CUTE
Colorado Ultraviolet Transit Experiment
CubeSat studying the most extreme exoplanets
The Colorado Ultraviolet Transit Experiment (CUTE) CubeSat mission launched in September 2021. The 6U satellite hosts a novel designed near-ultraviolet (NUV) transmission spectrometer to characterize the composition and mass-loss rates of exoplanet atmospheres. CUTE measures how NUV light from the host star changes as the exoplanet transits in front of the star and passes through the planet’s atmosphere. Transit lightcurves created from CUTE observations will provide constraints on the composition and escape rates of these atmospheres, and may provide the first concrete evidence for magnetic fields on extrasolar planets.
Mission Class:
Mission Status:
LASP Roles:
Science Target:
Mission Focus:
Primary Mission Site:
Launch Date: September 27, 2021
Prime Mission: 1 year
Lead Institution: LASP
Lead Funding Agency: NASA Astrophysics
Partners: NASA Astronomy, University of Colorado Boulder, University of Arizona, Space Research Institute of the American Academy of Science in Graz, Austria, Trinity College in Dublin, Ireland, the University of Toulouse, France, and the University of Amsterdam in the Netherlands.

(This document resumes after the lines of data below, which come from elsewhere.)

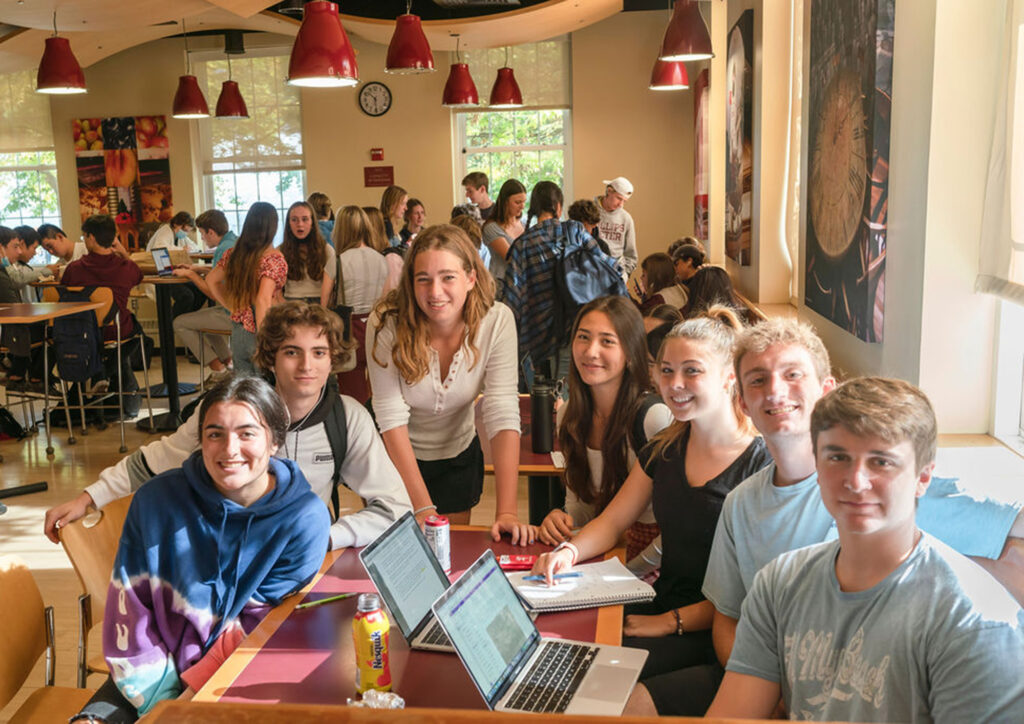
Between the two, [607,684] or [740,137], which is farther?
[740,137]

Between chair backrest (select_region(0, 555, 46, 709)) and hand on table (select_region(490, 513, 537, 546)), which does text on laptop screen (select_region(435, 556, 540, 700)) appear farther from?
chair backrest (select_region(0, 555, 46, 709))

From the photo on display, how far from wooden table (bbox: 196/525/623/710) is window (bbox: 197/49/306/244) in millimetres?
9420

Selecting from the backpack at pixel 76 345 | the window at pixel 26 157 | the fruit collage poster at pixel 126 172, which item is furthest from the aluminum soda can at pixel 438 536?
the window at pixel 26 157

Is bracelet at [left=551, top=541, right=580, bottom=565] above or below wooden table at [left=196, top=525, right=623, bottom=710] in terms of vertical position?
above

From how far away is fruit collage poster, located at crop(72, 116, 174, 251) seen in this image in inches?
423

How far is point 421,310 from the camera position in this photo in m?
2.87

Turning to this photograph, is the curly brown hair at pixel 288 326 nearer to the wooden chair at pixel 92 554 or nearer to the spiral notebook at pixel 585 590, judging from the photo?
the wooden chair at pixel 92 554

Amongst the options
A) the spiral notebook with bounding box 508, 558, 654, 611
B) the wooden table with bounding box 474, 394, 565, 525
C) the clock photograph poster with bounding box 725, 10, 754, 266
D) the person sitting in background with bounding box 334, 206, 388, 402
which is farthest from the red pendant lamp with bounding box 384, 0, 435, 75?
the spiral notebook with bounding box 508, 558, 654, 611

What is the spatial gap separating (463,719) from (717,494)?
170 centimetres

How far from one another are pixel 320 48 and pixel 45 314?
265 cm

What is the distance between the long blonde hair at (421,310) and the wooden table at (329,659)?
82 cm

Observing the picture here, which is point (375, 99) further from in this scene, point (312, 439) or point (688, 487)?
point (688, 487)

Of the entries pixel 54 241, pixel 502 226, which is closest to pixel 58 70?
pixel 54 241

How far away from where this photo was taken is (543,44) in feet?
33.6
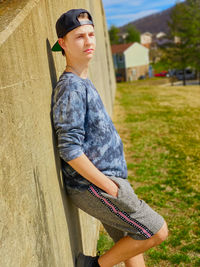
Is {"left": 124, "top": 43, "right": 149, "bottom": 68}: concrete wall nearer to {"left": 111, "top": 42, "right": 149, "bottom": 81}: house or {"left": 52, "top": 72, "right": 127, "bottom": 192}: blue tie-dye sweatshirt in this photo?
{"left": 111, "top": 42, "right": 149, "bottom": 81}: house

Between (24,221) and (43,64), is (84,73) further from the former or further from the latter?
(24,221)

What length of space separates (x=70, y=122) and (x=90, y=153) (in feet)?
1.03

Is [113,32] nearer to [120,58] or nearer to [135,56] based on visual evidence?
[135,56]

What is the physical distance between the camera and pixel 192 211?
4.11m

Understanding the physical and chemical evolution of exoplanetary atmospheres is fundamental to questions of the long-term climate and potential habitability on extrasolar planets; CUTE will conduct a survey of mass-loss on short-period, giant planets where atmospheric escape and interactions with the host star have the largest observable effects. CUTE will obtain time-resolved, NUV transit spectroscopy of roughly 12 exoplanetary systems, covering between 5 and 10 transits per system.
The LASP cubesat mission operations and data systems teams provide the commanding, downlink, data capture and data reduction for CUTE operations.
The CUTE team will publicly provide exoplanet data when available.